Emission trading schemes evidently evolve in the direction of attributing the decisive character of the entry in the registry as regards the proof of ownership over emission allowances while retaining the institution of ‘good faith’ as a some sort of ‘safety valve’ for the  gross breaches of business honesty.

The Australian program represents the most recent manifestation in that regard.



Under the European Emission Trading Scheme the above principles have been incorporated into the European legal order as the intended remedy for the occurrence of mass frauds connected with phishing of emission permits from registries. As an effect the Registry Regulation governing the circulation of carbon permits has been significantly modified (for legal complications that followed the affair and their implications for the functioning of the carbon market the see the articles referred to here).


The role of good faith the in business activity in the carbon market has been clearly underlined by the recent judgment of the England and Wales High Court Case No: HC10C00532 between Armstrong DLW GMBH and Winnington Networks Ltd of 11 January 2012 where the trader assessed in the judicial proceedings not sufficiently prudent in conducting the transaction when it comes to due diligence process of the trade counterparty (even though the type of transaction involved was spot trade not financial instruments) was ordered to compensate for the loses incurred by the third person (from which the allowances had been earlier stolen).


The emerging Australian carbon price scheme integrates from the outset some safeguards for protecting the certainty of the circulation of the carbon permits.


Pursuant to the Australian regulations If there is an entry for a carbon unit in a person’s registry account, then that person is acknowledged as the legal owner of the unit (subject to the requirements of the procedures of the allowances tracking system).


Furthermore, a transfer of a carbon unit is of no force until it is registered in the Registry.


The Australian Clean Energy Act 2011 uses in that regard the regulatory language stipulating that the registered holder of a carbon unit:

(a) is the legal owner of the unit; and

(b) may, subject to the said Act and the provisions on the tracking scheme, deal with the unit

as its legal owner and give good discharges for any consideration for any such dealing.


The above provision, however, only protects a person ‘who deals with the registered holder of the unit as a purchaser:

(a) in good faith for value; and

(b) without notice of any defect in the title of the registered holder.’
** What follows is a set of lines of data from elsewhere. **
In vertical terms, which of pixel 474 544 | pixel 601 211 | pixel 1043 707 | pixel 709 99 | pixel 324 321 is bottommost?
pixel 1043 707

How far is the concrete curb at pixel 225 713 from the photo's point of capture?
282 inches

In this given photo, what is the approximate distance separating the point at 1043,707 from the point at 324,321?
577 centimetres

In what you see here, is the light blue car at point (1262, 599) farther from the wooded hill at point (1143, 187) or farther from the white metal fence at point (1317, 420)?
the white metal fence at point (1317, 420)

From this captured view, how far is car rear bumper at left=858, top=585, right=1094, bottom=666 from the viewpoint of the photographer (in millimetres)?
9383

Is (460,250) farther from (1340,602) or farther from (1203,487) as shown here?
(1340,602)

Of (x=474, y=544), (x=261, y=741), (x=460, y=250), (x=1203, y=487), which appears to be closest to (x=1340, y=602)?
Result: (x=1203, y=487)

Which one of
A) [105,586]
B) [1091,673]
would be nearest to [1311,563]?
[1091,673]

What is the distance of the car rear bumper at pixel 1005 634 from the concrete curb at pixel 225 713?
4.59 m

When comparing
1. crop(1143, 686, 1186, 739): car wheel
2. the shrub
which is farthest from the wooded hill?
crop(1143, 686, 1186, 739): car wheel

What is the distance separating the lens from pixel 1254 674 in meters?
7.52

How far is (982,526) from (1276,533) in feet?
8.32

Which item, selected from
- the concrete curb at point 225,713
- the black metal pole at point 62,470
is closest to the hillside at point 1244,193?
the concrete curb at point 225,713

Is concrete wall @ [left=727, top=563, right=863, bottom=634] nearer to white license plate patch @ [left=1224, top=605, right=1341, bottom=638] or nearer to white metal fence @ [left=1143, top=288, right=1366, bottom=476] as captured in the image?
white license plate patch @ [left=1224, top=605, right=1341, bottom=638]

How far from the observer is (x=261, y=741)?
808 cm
Such rules incorporated into the Australian emissions trading scheme seem to represent a some sort of equivalent to Article 37(2) and (4) of the Registry Regulation applying in the European carbon market according to which:


- the record of the Union Registry constitutes prima facie and sufficient evidence of title over an allowance or Kyoto unit, and of any other matter which is directed or authorised to be recorded in the registry.
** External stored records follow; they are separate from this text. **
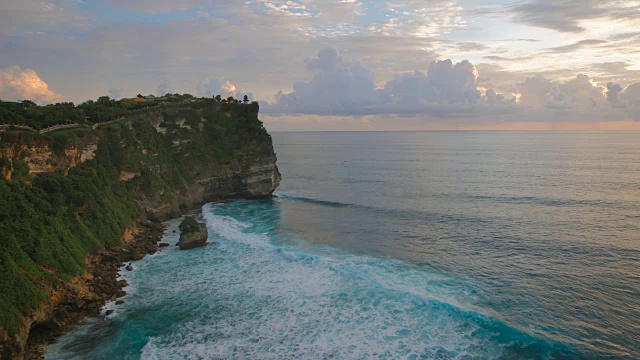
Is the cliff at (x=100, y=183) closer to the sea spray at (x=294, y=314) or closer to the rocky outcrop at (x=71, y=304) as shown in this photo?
the rocky outcrop at (x=71, y=304)

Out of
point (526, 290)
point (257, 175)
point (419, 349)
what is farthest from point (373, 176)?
point (419, 349)

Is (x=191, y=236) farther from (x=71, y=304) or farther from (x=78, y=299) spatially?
(x=71, y=304)

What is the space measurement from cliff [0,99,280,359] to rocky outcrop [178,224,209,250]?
19.6ft

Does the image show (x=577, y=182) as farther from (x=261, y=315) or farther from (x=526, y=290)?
(x=261, y=315)

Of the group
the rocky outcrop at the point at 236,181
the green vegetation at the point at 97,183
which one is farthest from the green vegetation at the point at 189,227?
the rocky outcrop at the point at 236,181

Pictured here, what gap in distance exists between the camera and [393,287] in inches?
1267

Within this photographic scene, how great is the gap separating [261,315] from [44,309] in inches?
538

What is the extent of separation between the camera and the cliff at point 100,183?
2681 cm

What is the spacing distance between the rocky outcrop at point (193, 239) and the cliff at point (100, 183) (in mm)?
5979

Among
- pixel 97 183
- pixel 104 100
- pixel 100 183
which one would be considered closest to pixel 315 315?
pixel 97 183

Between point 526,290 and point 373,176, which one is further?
point 373,176

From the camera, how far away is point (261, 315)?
92.7ft

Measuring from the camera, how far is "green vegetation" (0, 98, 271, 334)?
27.5 metres

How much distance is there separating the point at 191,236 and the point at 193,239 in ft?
1.26
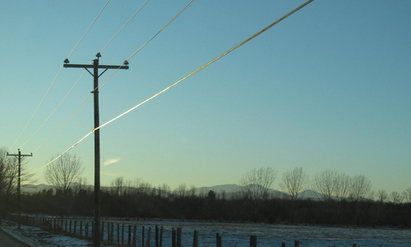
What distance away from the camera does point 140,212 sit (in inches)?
4847

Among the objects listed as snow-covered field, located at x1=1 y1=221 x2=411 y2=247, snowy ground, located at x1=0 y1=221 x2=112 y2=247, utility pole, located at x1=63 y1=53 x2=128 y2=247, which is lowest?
snow-covered field, located at x1=1 y1=221 x2=411 y2=247

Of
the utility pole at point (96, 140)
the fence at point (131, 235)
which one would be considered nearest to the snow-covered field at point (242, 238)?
the fence at point (131, 235)

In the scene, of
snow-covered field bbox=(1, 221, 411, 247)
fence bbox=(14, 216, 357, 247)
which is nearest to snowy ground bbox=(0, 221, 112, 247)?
snow-covered field bbox=(1, 221, 411, 247)

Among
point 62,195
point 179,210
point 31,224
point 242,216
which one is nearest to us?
point 31,224

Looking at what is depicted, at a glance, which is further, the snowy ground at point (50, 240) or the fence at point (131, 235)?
the snowy ground at point (50, 240)

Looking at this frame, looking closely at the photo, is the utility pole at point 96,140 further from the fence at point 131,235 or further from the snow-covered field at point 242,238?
the snow-covered field at point 242,238

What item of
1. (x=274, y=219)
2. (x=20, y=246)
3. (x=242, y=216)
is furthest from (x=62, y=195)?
(x=20, y=246)

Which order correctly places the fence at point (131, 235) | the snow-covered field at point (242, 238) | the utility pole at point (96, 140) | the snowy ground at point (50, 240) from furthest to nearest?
the snow-covered field at point (242, 238) < the snowy ground at point (50, 240) < the utility pole at point (96, 140) < the fence at point (131, 235)

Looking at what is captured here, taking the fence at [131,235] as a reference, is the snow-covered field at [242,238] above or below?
below

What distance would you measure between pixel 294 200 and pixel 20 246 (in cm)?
10255

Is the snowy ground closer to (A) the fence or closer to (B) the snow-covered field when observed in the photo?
(B) the snow-covered field

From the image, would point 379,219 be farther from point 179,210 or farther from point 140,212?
point 140,212

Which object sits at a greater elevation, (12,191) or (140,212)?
(12,191)

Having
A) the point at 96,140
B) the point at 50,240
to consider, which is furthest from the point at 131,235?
the point at 96,140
- a purchaser and holder of an allowance or Kyoto unit acting in good faith acquires title to an allowance or Kyoto unit free of any defects in the title of the transferor.


The legislative reasons for introducing the above legal framework for the Australian carbon market explain that the above-mentioned defects in title might arise, for example:


- if a carbon unit was transferred by the registered holder in error and sold on by an unintended recipient before the error is detected;


- if a carbon unit was transferred fraudulently, such as if evidence of a transmission by operation of law was false; or


- there is unauthorised access to a registry account (the event that occurred in practice in the European emission registries).


Transparent and secure property rights over and legal interests in carbon units will promote confidence in the integrity of the units and reduce uncertainty for their holders, and further promote confidence in the development of the market for carbon units.


It is noteworthy that both of the above legal frameworks, the European and the Australian one apply in that regard uniform rules that do not differentiate between distinct types of units, like EUAs and Kyoto units in the European carbon market, and carbon units, ACCUs, and prescribed international units in the Australian program.